The Mocha cyclone made landfall on the North Myanmar–Southeast Bangladesh coasts between Kyaukpyu (Myanmar) and Cox’s Bazar (Bangladesh) on 06 UTC 14 May 2023, with sustained winds of approximately 210–220 km/h, equivalent to a category 4 hurricane intensity. Moreover, the Mocha cyclone brought approximately 64 cmd⁻¹ of rainfall and an associated storm surge of 3–4 m near Kyaukpyu and Sittwe port city. However, for the Cyclone Mocha case, the SST was ~32 °C, and a TCHP > 100 KJ cm⁻² caused the RI, and it lasted over 9–15 May 2023, as shown in Figure 3c,d. Correspondingly, the magnitude of VWS (ms⁻¹) and RH (%) are shown in Figure 3a,b. In general, it was noticed that the VWS was relatively low, around 10 ms⁻¹, and the RH > 50% during the genesis stage, valid on 00UTC 09 May 2023. However, Mocha intensified as an ESCS stage on 00 UTC of 13 May 2023, when the RH reached above 70% and the VWS reached 8 ms⁻¹.

During 00 UTC 15 May 2023, the VWS and RH sharply decreasing to 5 ms⁻¹ and 30% caused rapid dissipation, as shown in the Supplementary Figure S2. The combined influence of SST, TCHP, VWS, and RH, relatively, remain very challenging for the prediction of TCs, as discussed in Bi et al. [37].

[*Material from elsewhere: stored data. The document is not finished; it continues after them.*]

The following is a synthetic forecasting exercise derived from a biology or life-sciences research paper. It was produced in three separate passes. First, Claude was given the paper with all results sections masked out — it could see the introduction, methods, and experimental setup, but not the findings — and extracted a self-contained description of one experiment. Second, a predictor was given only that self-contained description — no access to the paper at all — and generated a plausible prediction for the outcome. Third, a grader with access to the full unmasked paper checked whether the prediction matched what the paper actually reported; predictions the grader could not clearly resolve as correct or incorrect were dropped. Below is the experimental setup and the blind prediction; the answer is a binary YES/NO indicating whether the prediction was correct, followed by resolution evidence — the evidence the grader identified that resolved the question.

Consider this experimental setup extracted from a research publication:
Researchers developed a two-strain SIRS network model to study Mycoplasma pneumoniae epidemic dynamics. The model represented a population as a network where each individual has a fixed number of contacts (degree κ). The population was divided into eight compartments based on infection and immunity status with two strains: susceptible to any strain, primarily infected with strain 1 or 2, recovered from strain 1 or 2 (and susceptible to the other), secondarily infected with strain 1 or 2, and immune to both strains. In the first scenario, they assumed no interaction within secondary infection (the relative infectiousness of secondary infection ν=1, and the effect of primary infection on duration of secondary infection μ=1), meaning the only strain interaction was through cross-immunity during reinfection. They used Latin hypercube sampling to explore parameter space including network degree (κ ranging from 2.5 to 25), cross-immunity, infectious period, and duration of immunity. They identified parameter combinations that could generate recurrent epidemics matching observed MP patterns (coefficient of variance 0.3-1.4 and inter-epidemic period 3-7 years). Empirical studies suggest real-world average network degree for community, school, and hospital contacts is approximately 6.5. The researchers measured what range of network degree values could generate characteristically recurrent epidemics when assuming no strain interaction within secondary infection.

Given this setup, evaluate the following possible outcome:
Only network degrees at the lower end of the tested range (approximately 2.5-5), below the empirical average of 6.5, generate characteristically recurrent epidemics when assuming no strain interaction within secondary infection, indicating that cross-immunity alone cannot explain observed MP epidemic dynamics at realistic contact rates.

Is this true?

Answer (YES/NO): NO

4. Performance of NCUM Analysis and Forecast for Mocha Cyclone at NCMRWF

4.1. Role of WD and Recurvature

To understand the short-wave propagation due to the WD and the location of the vortex, a significant comparison of the geopotential height (GPH) field at different pressure levels is considered. Figure 4 shows the NCUM analysis of GPH (m) and temperature (°C) for the Mocha cyclone from 00 UTC from 11 to 13 May 2023. Mocha exhibited multiple curvatures starting from the genesis, intensification, and landfall period. Thus, Figure 4 in the upper panel represents the GPH field at 850 hPa (shaded), 500 hPa (contour; red), and 200 hPa (contour; blue) at different stages of Mocha. At 00 UTC of 11 May 2023, the GPH showed a weak vortex minimum GPH field at about 1450 m over the BoB located at 10° N; 88° E, whereas significant ridges and troughs persisted above 40° N over the Pakistan and Nepal region. On the next day, the ridges and troughs shifted towards the northeast direction, whereas the vortex intensified over the BoB at 11.0° N; 89.5° E, and the minimum GPH was about 1400 m, 4760 m, and 12,460 m at 850, 500, and 200 hPa levels respectively, as revealed in Figure 4c. Figure 4e represents the much intensified vortex Mocha that moved in a northerly direction, and the ridges and troughs over northern India were relatively weak and shifted in a further eastward direction. During 11–13 May 2023, initially, the GPH at 200 hPa was 12,500 m, later increasing to nearly 12,540 m over the BoB, and the direction of GPH was a north–south orientation, which eventually guided the Mocha cyclone towards the north-northeast direction (Figure 4e). Subsequently, Figure 4 (lower panel) depicts the temperature difference between 700 hPa and 500 hPa levels at 00 UTC of 11–13 May 2023. Since the Mocha cyclone has changed its track very efficiently, a simple and well-known method, such as the temperature difference between 700 hPa and 500 hPa levels, can be used for forecasting the direction of movement for tropical cyclones. This method has been well documented by Simpson [38], and it is more appreciated and effective than the steering-level analyses thus adopted in this section.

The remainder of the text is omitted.